> _What you should do_:
In the lines below, look for "States". Copy each line where it appears.

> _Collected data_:
──────────
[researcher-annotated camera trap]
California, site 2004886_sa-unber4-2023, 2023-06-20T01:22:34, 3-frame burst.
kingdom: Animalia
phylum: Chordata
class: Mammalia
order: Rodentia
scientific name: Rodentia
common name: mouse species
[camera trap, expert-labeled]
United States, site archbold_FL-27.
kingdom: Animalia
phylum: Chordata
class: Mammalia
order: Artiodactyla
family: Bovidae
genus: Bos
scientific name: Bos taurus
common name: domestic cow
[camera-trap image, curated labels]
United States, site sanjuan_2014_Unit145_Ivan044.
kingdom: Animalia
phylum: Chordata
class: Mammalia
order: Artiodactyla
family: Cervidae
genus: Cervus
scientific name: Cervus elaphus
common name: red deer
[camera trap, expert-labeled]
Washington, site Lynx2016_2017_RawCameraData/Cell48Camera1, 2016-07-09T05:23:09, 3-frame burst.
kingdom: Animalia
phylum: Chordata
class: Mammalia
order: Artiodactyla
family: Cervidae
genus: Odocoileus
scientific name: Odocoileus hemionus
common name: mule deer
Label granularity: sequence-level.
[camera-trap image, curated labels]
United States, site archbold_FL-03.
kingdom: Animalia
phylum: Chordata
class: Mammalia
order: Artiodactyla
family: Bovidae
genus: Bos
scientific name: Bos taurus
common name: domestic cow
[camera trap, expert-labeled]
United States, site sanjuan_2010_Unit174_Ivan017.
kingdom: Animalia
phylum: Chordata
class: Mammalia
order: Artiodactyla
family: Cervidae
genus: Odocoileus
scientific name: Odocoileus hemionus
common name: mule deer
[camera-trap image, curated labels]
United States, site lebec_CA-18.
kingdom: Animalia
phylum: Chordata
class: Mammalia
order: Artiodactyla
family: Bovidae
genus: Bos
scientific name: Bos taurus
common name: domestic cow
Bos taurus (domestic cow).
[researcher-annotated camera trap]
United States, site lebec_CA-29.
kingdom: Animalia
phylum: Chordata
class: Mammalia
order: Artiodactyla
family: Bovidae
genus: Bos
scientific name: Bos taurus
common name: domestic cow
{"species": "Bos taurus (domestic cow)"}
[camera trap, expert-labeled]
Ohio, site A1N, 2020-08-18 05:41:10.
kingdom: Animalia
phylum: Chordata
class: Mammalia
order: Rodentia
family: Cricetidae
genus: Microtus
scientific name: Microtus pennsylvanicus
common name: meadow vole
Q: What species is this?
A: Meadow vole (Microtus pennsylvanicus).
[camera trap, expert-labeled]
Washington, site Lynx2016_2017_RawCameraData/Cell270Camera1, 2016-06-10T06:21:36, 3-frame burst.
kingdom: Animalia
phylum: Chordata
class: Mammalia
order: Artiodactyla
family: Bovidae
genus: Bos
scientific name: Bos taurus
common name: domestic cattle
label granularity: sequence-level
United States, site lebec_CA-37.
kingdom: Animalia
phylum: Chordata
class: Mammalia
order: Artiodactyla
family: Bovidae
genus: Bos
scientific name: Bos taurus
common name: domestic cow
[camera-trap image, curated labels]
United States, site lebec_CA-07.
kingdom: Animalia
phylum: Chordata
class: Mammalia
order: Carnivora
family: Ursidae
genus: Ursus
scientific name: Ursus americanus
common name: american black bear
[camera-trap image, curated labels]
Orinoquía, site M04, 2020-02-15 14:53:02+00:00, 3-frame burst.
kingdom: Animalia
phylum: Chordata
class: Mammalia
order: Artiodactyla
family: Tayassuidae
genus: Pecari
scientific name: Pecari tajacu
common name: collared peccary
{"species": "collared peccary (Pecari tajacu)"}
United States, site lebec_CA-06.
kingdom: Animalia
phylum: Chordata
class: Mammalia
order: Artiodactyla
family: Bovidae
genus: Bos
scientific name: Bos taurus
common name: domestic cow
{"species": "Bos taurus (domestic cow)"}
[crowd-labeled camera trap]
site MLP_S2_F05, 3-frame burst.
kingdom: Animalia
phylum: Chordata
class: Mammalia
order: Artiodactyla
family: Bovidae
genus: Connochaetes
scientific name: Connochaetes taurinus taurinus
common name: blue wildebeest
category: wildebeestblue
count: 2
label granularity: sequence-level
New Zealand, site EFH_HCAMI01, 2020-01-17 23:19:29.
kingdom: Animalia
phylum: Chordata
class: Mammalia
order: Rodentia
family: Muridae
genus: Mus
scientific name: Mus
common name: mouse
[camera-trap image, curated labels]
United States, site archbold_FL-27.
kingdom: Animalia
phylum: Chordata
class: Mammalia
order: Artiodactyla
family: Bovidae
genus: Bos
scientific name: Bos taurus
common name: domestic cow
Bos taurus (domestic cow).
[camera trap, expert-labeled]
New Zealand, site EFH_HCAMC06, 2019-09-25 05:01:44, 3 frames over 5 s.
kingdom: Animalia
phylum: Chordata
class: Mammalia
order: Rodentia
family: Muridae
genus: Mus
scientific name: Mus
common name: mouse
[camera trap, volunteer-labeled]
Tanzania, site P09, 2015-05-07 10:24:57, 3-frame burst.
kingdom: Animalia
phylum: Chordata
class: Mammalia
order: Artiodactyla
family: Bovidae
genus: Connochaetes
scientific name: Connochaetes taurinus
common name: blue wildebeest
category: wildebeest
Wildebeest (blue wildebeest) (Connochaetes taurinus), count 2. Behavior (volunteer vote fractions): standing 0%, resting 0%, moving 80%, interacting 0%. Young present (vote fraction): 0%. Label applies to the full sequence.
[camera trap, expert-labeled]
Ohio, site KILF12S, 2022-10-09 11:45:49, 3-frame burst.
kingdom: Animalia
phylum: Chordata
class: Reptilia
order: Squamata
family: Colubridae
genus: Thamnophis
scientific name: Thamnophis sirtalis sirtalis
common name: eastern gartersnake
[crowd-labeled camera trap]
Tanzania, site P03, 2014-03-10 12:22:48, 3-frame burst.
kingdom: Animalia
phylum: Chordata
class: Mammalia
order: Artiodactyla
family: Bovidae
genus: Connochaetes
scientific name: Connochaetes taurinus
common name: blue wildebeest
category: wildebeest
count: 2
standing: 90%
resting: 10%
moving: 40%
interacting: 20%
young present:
──────────
> _Written answer_:
United States, site archbold_FL-27.
United States, site sanjuan_2014_Unit145_Ivan044.
United States, site archbold_FL-03.
United States, site sanjuan_2010_Unit174_Ivan017.
United States, site lebec_CA-18.
United States, site lebec_CA-29.
United States, site lebec_CA-37.
United States, site lebec_CA-07.
United States, site lebec_CA-06.
United States, site archbold_FL-27.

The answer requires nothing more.